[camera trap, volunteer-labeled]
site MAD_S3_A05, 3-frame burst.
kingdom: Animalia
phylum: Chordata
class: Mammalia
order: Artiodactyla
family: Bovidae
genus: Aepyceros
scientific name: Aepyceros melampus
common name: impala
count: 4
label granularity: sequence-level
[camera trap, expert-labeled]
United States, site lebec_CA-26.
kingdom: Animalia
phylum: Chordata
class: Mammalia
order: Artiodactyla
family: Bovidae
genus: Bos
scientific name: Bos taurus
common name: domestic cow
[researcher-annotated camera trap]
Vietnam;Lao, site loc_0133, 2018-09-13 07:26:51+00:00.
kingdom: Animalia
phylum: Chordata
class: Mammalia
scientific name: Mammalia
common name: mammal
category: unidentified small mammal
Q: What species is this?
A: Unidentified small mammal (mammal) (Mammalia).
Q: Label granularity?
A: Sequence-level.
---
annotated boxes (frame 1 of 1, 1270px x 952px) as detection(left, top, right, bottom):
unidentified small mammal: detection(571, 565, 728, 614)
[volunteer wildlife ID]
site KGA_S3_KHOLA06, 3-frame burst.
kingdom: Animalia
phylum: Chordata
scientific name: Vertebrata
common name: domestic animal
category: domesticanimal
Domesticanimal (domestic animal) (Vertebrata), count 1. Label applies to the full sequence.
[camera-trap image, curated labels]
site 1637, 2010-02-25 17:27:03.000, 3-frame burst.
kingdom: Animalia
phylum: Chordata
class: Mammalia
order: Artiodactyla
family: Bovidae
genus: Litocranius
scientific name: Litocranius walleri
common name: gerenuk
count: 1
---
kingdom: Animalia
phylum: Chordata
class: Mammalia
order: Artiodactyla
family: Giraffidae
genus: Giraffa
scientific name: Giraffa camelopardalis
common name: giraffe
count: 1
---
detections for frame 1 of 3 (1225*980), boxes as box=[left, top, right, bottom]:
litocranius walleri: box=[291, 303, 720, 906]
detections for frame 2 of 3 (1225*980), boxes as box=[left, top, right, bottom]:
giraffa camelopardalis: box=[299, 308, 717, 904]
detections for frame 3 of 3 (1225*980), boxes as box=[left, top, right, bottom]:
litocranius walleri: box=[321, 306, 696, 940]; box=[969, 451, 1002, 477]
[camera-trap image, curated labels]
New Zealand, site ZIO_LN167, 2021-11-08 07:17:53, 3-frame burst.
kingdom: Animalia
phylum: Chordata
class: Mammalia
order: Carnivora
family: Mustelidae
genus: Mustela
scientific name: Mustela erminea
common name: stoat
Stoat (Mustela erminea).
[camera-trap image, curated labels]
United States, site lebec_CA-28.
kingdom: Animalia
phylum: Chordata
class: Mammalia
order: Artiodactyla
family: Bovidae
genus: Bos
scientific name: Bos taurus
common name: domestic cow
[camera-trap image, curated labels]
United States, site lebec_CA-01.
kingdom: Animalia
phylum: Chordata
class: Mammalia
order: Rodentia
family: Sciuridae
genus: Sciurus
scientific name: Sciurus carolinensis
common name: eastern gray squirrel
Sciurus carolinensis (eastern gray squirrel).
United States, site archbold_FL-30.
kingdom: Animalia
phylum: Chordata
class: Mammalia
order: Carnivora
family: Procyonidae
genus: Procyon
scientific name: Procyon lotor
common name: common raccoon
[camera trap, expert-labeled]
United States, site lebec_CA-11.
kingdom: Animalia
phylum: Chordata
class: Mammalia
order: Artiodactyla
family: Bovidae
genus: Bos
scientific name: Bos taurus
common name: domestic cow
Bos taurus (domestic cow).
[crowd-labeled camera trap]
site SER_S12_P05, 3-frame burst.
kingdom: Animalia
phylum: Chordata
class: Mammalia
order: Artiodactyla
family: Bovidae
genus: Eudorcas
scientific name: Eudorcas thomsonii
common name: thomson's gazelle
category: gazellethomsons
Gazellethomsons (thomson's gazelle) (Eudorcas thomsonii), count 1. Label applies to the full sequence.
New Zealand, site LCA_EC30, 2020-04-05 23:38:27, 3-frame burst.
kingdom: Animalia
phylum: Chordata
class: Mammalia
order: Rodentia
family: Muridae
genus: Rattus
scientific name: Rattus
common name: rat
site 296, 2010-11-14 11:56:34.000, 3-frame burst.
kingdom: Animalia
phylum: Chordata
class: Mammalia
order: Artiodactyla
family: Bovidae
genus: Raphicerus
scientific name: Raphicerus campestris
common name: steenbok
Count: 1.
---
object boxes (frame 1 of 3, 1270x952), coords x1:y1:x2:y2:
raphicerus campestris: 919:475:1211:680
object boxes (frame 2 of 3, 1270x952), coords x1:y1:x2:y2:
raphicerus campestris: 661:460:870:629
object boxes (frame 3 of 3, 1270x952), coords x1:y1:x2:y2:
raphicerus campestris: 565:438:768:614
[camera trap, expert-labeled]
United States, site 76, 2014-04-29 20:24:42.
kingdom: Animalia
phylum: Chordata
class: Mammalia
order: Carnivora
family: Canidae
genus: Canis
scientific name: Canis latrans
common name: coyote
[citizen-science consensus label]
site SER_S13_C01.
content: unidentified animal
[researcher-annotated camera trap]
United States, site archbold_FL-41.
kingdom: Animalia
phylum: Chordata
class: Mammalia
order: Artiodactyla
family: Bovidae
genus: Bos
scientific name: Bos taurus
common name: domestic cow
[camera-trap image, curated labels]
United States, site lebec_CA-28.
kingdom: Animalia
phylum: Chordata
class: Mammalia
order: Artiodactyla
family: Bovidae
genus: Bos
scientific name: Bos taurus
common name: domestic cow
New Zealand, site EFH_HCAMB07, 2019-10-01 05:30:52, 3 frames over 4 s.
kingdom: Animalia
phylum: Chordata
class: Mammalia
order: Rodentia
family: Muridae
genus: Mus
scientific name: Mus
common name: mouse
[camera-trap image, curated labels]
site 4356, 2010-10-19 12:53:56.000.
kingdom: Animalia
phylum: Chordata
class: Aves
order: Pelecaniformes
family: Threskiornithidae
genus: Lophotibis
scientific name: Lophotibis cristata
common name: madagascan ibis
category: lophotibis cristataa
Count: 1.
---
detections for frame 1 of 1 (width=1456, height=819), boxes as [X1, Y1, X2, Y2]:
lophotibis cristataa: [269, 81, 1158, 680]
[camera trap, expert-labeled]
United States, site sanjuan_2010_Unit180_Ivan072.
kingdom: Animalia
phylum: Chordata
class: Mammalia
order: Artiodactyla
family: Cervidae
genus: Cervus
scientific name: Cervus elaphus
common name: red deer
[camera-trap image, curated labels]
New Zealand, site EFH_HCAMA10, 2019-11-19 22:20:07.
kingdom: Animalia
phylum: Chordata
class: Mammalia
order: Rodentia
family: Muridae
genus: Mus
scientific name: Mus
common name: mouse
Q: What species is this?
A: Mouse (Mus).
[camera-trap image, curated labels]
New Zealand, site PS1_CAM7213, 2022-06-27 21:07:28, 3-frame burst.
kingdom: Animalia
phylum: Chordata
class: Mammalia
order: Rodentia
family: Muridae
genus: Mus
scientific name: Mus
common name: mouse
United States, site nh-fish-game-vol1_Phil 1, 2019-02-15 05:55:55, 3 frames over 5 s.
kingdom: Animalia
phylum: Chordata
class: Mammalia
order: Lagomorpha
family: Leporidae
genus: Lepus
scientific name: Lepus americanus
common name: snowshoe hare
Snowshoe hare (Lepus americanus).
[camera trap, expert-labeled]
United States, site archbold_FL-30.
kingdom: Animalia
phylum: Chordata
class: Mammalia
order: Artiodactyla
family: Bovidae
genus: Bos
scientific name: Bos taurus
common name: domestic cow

Assignment: Set down the whole listing again. Keep every word as it is.

Response to the task:
[camera trap, volunteer-labeled]
site MAD_S3_A05, 3-frame burst.
kingdom: Animalia
phylum: Chordata
class: Mammalia
order: Artiodactyla
family: Bovidae
genus: Aepyceros
scientific name: Aepyceros melampus
common name: impala
count: 4
label granularity: sequence-level
[camera trap, expert-labeled]
United States, site lebec_CA-26.
kingdom: Animalia
phylum: Chordata
class: Mammalia
order: Artiodactyla
family: Bovidae
genus: Bos
scientific name: Bos taurus
common name: domestic cow
[researcher-annotated camera trap]
Vietnam;Lao, site loc_0133, 2018-09-13 07:26:51+00:00.
kingdom: Animalia
phylum: Chordata
class: Mammalia
scientific name: Mammalia
common name: mammal
category: unidentified small mammal
Q: What species is this?
A: Unidentified small mammal (mammal) (Mammalia).
Q: Label granularity?
A: Sequence-level.
---
annotated boxes (frame 1 of 1, 1270px x 952px) as detection(left, top, right, bottom):
unidentified small mammal: detection(571, 565, 728, 614)
[volunteer wildlife ID]
site KGA_S3_KHOLA06, 3-frame burst.
kingdom: Animalia
phylum: Chordata
scientific name: Vertebrata
common name: domestic animal
category: domesticanimal
Domesticanimal (domestic animal) (Vertebrata), count 1. Label applies to the full sequence.
[camera-trap image, curated labels]
site 1637, 2010-02-25 17:27:03.000, 3-frame burst.
kingdom: Animalia
phylum: Chordata
class: Mammalia
order: Artiodactyla
family: Bovidae
genus: Litocranius
scientific name: Litocranius walleri
common name: gerenuk
count: 1
---
kingdom: Animalia
phylum: Chordata
class: Mammalia
order: Artiodactyla
family: Giraffidae
genus: Giraffa
scientific name: Giraffa camelopardalis
common name: giraffe
count: 1
---
detections for frame 1 of 3 (1225*980), boxes as box=[left, top, right, bottom]:
litocranius walleri: box=[291, 303, 720, 906]
detections for frame 2 of 3 (1225*980), boxes as box=[left, top, right, bottom]:
giraffa camelopardalis: box=[299, 308, 717, 904]
detections for frame 3 of 3 (1225*980), boxes as box=[left, top, right, bottom]:
litocranius walleri: box=[321, 306, 696, 940]; box=[969, 451, 1002, 477]
[camera-trap image, curated labels]
New Zealand, site ZIO_LN167, 2021-11-08 07:17:53, 3-frame burst.
kingdom: Animalia
phylum: Chordata
class: Mammalia
order: Carnivora
family: Mustelidae
genus: Mustela
scientific name: Mustela erminea
common name: stoat
Stoat (Mustela erminea).
[camera-trap image, curated labels]
United States, site lebec_CA-28.
kingdom: Animalia
phylum: Chordata
class: Mammalia
order: Artiodactyla
family: Bovidae
genus: Bos
scientific name: Bos taurus
common name: domestic cow
[camera-trap image, curated labels]
United States, site lebec_CA-01.
kingdom: Animalia
phylum: Chordata
class: Mammalia
order: Rodentia
family: Sciuridae
genus: Sciurus
scientific name: Sciurus carolinensis
common name: eastern gray squirrel
Sciurus carolinensis (eastern gray squirrel).
United States, site archbold_FL-30.
kingdom: Animalia
phylum: Chordata
class: Mammalia
order: Carnivora
family: Procyonidae
genus: Procyon
scientific name: Procyon lotor
common name: common raccoon
[camera trap, expert-labeled]
United States, site lebec_CA-11.
kingdom: Animalia
phylum: Chordata
class: Mammalia
order: Artiodactyla
family: Bovidae
genus: Bos
scientific name: Bos taurus
common name: domestic cow
Bos taurus (domestic cow).
[crowd-labeled camera trap]
site SER_S12_P05, 3-frame burst.
kingdom: Animalia
phylum: Chordata
class: Mammalia
order: Artiodactyla
family: Bovidae
genus: Eudorcas
scientific name: Eudorcas thomsonii
common name: thomson's gazelle
category: gazellethomsons
Gazellethomsons (thomson's gazelle) (Eudorcas thomsonii), count 1. Label applies to the full sequence.
New Zealand, site LCA_EC30, 2020-04-05 23:38:27, 3-frame burst.
kingdom: Animalia
phylum: Chordata
class: Mammalia
order: Rodentia
family: Muridae
genus: Rattus
scientific name: Rattus
common name: rat
site 296, 2010-11-14 11:56:34.000, 3-frame burst.
kingdom: Animalia
phylum: Chordata
class: Mammalia
order: Artiodactyla
family: Bovidae
genus: Raphicerus
scientific name: Raphicerus campestris
common name: steenbok
Count: 1.
---
object boxes (frame 1 of 3, 1270x952), coords x1:y1:x2:y2:
raphicerus campestris: 919:475:1211:680
object boxes (frame 2 of 3, 1270x952), coords x1:y1:x2:y2:
raphicerus campestris: 661:460:870:629
object boxes (frame 3 of 3, 1270x952), coords x1:y1:x2:y2:
raphicerus campestris: 565:438:768:614
[camera trap, expert-labeled]
United States, site 76, 2014-04-29 20:24:42.
kingdom: Animalia
phylum: Chordata
class: Mammalia
order: Carnivora
family: Canidae
genus: Canis
scientific name: Canis latrans
common name: coyote
[citizen-science consensus label]
site SER_S13_C01.
content: unidentified animal
[researcher-annotated camera trap]
United States, site archbold_FL-41.
kingdom: Animalia
phylum: Chordata
class: Mammalia
order: Artiodactyla
family: Bovidae
genus: Bos
scientific name: Bos taurus
common name: domestic cow
[camera-trap image, curated labels]
United States, site lebec_CA-28.
kingdom: Animalia
phylum: Chordata
class: Mammalia
order: Artiodactyla
family: Bovidae
genus: Bos
scientific name: Bos taurus
common name: domestic cow
New Zealand, site EFH_HCAMB07, 2019-10-01 05:30:52, 3 frames over 4 s.
kingdom: Animalia
phylum: Chordata
class: Mammalia
order: Rodentia
family: Muridae
genus: Mus
scientific name: Mus
common name: mouse
[camera-trap image, curated labels]
site 4356, 2010-10-19 12:53:56.000.
kingdom: Animalia
phylum: Chordata
class: Aves
order: Pelecaniformes
family: Threskiornithidae
genus: Lophotibis
scientific name: Lophotibis cristata
common name: madagascan ibis
category: lophotibis cristataa
Count: 1.
---
detections for frame 1 of 1 (width=1456, height=819), boxes as [X1, Y1, X2, Y2]:
lophotibis cristataa: [269, 81, 1158, 680]
[camera trap, expert-labeled]
United States, site sanjuan_2010_Unit180_Ivan072.
kingdom: Animalia
phylum: Chordata
class: Mammalia
order: Artiodactyla
family: Cervidae
genus: Cervus
scientific name: Cervus elaphus
common name: red deer
[camera-trap image, curated labels]
New Zealand, site EFH_HCAMA10, 2019-11-19 22:20:07.
kingdom: Animalia
phylum: Chordata
class: Mammalia
order: Rodentia
family: Muridae
genus: Mus
scientific name: Mus
common name: mouse
Q: What species is this?
A: Mouse (Mus).
[camera-trap image, curated labels]
New Zealand, site PS1_CAM7213, 2022-06-27 21:07:28, 3-frame burst.
kingdom: Animalia
phylum: Chordata
class: Mammalia
order: Rodentia
family: Muridae
genus: Mus
scientific name: Mus
common name: mouse
United States, site nh-fish-game-vol1_Phil 1, 2019-02-15 05:55:55, 3 frames over 5 s.
kingdom: Animalia
phylum: Chordata
class: Mammalia
order: Lagomorpha
family: Leporidae
genus: Lepus
scientific name: Lepus americanus
common name: snowshoe hare
Snowshoe hare (Lepus americanus).
[camera trap, expert-labeled]
United States, site archbold_FL-30.
kingdom: Animalia
phylum: Chordata
class: Mammalia
order: Artiodactyla
family: Bovidae
genus: Bos
scientific name: Bos taurus
common name: domestic cow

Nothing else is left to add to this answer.